→ TRECHO DO DOCUMENTO
++++++++++
Uma metamorfose ideológica mapeada a partir da análise de mais 1,5 mil discursos de Jair Bolsonaro. Publicado este ano pela Revista Sociologia e Política, o estudo “Nomeação, significação e representação: uma abordagem pós-fundacionalista para a gênese do bolsonarismo” apresenta como o então deputado federal do baixo clero ajustou o seu discurso para se tornar uma liderança nacional com amplo apoio dos eleitores.
Produzido por Mayra Goulart da Silva (UFRJ), Tayná Lima Paolino (UFRRJ) e Vítor Melo Medeiros (UFRJ), o estudo utiliza uma metodologia sofisticada, em que combina análise de discurso com indicadores do Comparative Manifesto Project (CMP) para medir a frequência e a dispersão de temas mais utilizados por Bolsonaro, em seguida posicionando-os no espectro ideológico. Segundo a pesquisa, em quase 30 anos de vida pública, Bolsonaro recorreu a discursos que variaram da defesa direitos dos militares e suas famílias, passando pela admiração da ditadura militar até chegar à defesa de uma concepção punitivista de ordem e sociedade, sendo estes últimos estruturados a partir de um antagonismo do cidadão do bem. Dessa forma, mesmo que tenha buscado mais moderação nos programas de governo nas disputas presidenciais, o índice CMP identificado pelas autoras para Bolsonaro se posiciona na extrema-direita, superando, inclusive, casos como o de Donald Trump (2016) e Viktor Orbán (2018).
Em entrevista ao blog Conjuntura Política, as pesquisadoras explicam a metodologia aplicada e algumas das principais conclusões do trabalho. Na avaliação das autoras, “embora Bolsonaro se destaque pelo extremismo, ele pode ser comparado, em termos ideológicos, a lideranças internacionais, por fazer parte de um movimento mais amplo que ganhou espaço nas democracias ocidentais desde meados da década de 2010”. Esse movimento seria caracterizado, principalmente, como “neofascismo, populismo de direita, populismo autoritário e populismo reacionário”.

Vocês identificaram uma transformação na trajetória política de Bolsonaro, que passou de um representante de demandas específicas dos militares (corporativas) para um líder capaz de articular diferentes grupos sociais. Quando ocorreu esse ponto de virada e quais fatores políticos ou ideológicos impulsionaram essa transformação?
++++++++++
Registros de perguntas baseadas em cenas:
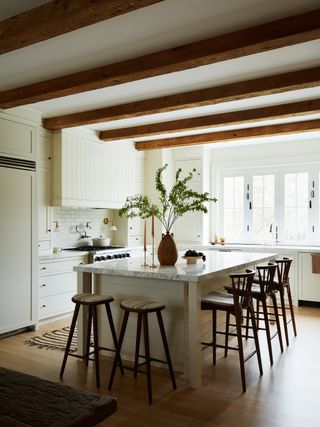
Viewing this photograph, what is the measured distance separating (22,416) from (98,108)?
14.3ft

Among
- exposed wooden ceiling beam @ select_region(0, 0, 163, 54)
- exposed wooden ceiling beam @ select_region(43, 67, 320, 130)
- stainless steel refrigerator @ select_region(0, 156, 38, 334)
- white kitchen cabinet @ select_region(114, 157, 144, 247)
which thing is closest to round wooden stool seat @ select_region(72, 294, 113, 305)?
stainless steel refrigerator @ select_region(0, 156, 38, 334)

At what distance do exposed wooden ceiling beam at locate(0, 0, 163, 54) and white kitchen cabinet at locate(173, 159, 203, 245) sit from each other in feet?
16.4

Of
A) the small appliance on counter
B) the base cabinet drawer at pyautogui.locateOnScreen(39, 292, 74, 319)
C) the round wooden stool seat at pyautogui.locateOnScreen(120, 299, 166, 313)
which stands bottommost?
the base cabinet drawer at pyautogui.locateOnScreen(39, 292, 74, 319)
++++++++++
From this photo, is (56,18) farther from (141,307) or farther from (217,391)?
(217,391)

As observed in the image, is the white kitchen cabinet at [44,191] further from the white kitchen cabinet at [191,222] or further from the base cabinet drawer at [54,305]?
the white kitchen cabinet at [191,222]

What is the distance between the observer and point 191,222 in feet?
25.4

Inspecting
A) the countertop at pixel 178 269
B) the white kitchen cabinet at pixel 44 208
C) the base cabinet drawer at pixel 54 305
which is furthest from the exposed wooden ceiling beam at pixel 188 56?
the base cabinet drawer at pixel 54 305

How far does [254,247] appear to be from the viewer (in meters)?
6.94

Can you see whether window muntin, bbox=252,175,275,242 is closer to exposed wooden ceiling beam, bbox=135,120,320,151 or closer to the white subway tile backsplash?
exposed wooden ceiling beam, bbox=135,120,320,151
++++++++++
→ EXERCÍCIO PROPOSTO
Reescreva em forma de lista, de modo mais breve, o parágrafo do trecho sobre o bolsonarismo que começa com “Produzido por Mayra Goulart da Silva”, mantendo seus fatos principais. As linhas acima não são necessárias para realizar a tarefa.

→ TAREFA CONCLUÍDA
- Autoria: Mayra Goulart da Silva (UFRJ), Tayná Lima Paolino (UFRRJ) e Vítor Melo Medeiros (UFRJ).
- Método: análise de discurso combinada com indicadores do Comparative Manifesto Project (CMP), que medem a frequência e a dispersão dos temas mais usados por Bolsonaro e os posicionam no espectro ideológico.
- Temas em quase 30 anos de vida pública: defesa dos direitos dos militares e de suas famílias, admiração pela ditadura militar e defesa de uma concepção punitivista de ordem e sociedade, estruturada a partir de um antagonismo do cidadão do bem.
- Resultado: apesar de maior moderação nos programas de governo das disputas presidenciais, o índice CMP de Bolsonaro se situa na extrema-direita, superando inclusive os de Donald Trump (2016) e Viktor Orbán (2018).